Puedo ser un agresor, soy un hombre.

Las mujeres deberían cuidarse de mí, recelar, mirar con tiento, con tino, a este individuo y a cualquier otro hombre de los que tengan alrededor.

Las sociedades todas, son machistas. Nos educan en desigualdad a hombre y a mujeres. Unos y otros recibimos impulsos diferentes en todos los órdenes desde que nacemos. Es más, hay sociedades, a día de hoy -y somos conscientes de ello- que en sus núcleos más tradicionales, más arcaicos, en muchos pueblos y aldeas aisladas, cuando el primogénito no es un varón, simplemente matan a la niña recién nacida: dicen que nació muerta. No estoy soñando cuando digo esto ni agarrado al hilo de la ficción. Simplemente, la exterminan, la quitan de enmedio, la matan decía, ante la anuencia de todos.

Pero, aunque este asesinato selectivo no se de en forma generalizada afortunadamente, en el resto de sociedades que habitamos, el proceso de aculturación y también la legislación vigente coloca siempre a la mujer en una situación de desventaja en la parrilla de salida hacia la vida, hacia el desarrollo individual como ser humano en condiciones de igualdad y equidad.

Las consignas de origen consuetudinario que se reciben en la familia, la ropa con la que nos visten, el reparto del trabajo en la casa o la educación en valores diferenciada, hacen que hombres y mujeres adquieran unos hábitos en donde la predominancia del hombre siempre está por encima de la opinión de la mujer.

¡Soy un hombre, mujer! Me educaron para darte órdenes, para que, siempre, siempre, estuvieras de alguna manera obligada para con mi género. -dicen, podrían decir o piensan la mayoría de los hombres.

*Datos del ejercicio*.
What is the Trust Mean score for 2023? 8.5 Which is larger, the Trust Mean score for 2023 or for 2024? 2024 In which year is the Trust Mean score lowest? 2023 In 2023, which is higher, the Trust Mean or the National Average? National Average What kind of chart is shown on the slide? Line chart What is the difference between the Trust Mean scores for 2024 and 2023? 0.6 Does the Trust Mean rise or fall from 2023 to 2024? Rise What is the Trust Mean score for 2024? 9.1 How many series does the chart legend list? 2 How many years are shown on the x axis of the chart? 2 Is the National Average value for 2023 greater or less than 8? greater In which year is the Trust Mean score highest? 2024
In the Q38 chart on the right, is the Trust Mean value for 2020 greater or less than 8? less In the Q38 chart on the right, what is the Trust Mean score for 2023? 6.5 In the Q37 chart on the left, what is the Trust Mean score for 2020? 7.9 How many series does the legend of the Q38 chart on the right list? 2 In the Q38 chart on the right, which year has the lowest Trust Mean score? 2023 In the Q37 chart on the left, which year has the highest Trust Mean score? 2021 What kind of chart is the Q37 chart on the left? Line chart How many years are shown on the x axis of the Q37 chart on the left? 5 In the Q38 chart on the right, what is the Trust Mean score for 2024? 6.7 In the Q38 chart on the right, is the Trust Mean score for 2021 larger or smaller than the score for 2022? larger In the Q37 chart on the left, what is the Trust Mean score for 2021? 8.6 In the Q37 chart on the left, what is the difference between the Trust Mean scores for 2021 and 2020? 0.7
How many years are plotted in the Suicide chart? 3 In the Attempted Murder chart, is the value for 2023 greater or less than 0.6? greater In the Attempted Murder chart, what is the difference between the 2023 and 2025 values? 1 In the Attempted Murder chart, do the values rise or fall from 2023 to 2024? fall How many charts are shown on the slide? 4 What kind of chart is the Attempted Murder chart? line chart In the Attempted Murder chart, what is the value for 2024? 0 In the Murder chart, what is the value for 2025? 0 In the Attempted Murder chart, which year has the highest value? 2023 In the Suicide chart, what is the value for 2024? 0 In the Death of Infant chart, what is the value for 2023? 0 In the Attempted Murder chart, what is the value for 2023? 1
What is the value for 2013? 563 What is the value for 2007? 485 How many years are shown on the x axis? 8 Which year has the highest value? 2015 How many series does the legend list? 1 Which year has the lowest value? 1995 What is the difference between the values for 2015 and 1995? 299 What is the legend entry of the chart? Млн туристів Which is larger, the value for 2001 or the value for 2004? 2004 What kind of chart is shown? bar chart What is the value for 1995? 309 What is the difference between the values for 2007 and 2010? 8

*Instrucciones*.
• 1. Según el texto sobre el machismo, ¿qué hacen en algunos pueblos y aldeas aisladas cuando el primogénito no es un varón?
• 2. Por favor, escribe de forma literal el fragmento del texto sobre el machismo que va desde "Las consignas de" hasta "de los hombres.", ambos incluidos.
El listado es material independiente del texto sobre el machismo.

*Respuestas por tarea*.
• 1. Matan a la niña recién nacida y dicen que nació muerta.

• 2.
Las consignas de origen consuetudinario que se reciben en la familia, la ropa con la que nos visten, el reparto del trabajo en la casa o la educación en valores diferenciada, hacen que hombres y mujeres adquieran unos hábitos en donde la predominancia del hombre siempre está por encima de la opinión de la mujer.

¡Soy un hombre, mujer! Me educaron para darte órdenes, para que, siempre, siempre, estuvieras de alguna manera obligada para con mi género. -dicen, podrían decir o piensan la mayoría de los hombres.